Natchez can learn from other’s history
If Savannah, Ga., could offer Natchez a piece of advice, I bet it would be this — beware of those who want to give away your greatest resource.
Last week, I visited what is arguably one of the most beautiful cities in the country. Visited by 5.5 million visitors each year, Savannah is filled with attractions ranging from the birthplace of Girl Scouts founder Julliete Gordon Low to the oldest standing railroad roundhouse in the country. The city is also home to the Savannah School of Art and Design, one of the country’s premiere private design colleges that has preserved many of the city’s large unused buildings and has transformed the city with its hip crowd of college students. Anthropologie, J. Crew and Panera Bread Company have recently opened stores in downtown.
Savannah parks are the heartbeat of the city. Everywhere you walk in the historic part of Savannah there are small squares of varying sizes filled with brick paths and park benches shaded by Spanish moss draped live oaks.
It was this way from the beginning, thanks to James Oglethorpe, a founder of the Georgia colony who created a masterplan in 1733 that divided the town up into wards, each with a central park or square. Oglethorpe started with six wards and six parks. More than 250 years later, his plan has expanded to 24 wards.

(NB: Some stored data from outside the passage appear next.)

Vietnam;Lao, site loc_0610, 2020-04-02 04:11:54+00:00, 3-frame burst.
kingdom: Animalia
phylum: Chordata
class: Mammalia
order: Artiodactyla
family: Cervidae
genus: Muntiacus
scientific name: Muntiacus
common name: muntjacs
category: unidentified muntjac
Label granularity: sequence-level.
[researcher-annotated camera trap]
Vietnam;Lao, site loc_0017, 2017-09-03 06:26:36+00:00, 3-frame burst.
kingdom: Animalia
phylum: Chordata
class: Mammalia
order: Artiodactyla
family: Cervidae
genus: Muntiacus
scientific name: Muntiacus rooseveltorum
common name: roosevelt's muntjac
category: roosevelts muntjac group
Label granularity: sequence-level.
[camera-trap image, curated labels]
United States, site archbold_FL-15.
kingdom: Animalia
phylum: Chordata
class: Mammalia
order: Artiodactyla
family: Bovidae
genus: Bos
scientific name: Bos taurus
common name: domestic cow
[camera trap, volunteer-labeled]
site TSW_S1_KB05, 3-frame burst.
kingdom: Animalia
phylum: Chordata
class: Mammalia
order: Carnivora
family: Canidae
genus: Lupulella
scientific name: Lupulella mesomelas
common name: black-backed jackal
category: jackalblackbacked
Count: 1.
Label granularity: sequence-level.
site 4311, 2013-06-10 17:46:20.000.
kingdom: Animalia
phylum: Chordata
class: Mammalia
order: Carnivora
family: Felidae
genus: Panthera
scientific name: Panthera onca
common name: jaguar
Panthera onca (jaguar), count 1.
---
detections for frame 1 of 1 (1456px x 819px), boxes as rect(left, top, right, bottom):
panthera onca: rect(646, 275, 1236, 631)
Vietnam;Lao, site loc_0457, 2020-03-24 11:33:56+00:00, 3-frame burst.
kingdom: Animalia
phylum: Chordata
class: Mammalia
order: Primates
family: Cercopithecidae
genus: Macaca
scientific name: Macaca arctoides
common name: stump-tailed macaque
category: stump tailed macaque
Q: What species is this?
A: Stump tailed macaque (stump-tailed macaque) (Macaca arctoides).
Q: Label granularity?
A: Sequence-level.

Today, the parks are treasured by residents and tourists, but it wasn’t always that way.
In the 1950s, three parks seen more as a nuisance than an asset were destroyed to make way for progress. City leaders began to chip away at the historic squares to make way for a highway and other urban renewal projects. In 1953, Ellis Square, one of the four original squares, was replaced with a parking structure.
Ellis had previously functioned as one of the city’s major market areas. In addition to being a market for general goods, it was also the location of slave auctions before Gen. Sherman’s March to the Sea.
The parking garage destroyed the area and disrupted the urban fabric of the city. Property values languished and tourists avoided the neighborhood. The move by the city was a mistake in the eyes of residents, who organized to make sure other parks in Savannah didn’t suffer a similar fate.
In 2010, the city demolished the parking structure and replaced it with a new park built on top of an underground garage. The park is now a site for popular concerts and events. A new hotel and businesses have since invested in the area. Property values rose and tourists once again flock to Ellis Square.
What does this have to do with Natchez? In recent years, city leaders have discussed the possibility of selling or giving away one of Natchez’s greatest resources — its bluff. Like the squares in Savannah, the Mississippi River bluff is the one thing makes our community unique.
In 2007, the city sold part of the bluff to condominium developers, whose plans were eventually rejected by the Mississippi Department of Archives and History. Now the city is developing plans to turnover a strip of land for a new farmers’ market, state extension service office and demonstration gardens.
Given Savannah’s experience with Ellis Square, does it make sense for Natchez to give away one of the community’s most valuable pieces of land? Instead of giving away the bluff, why don’t we use it to enhance the city and surrounding neighborhoods?
Are we ready to risk making the same mistake Savannah made?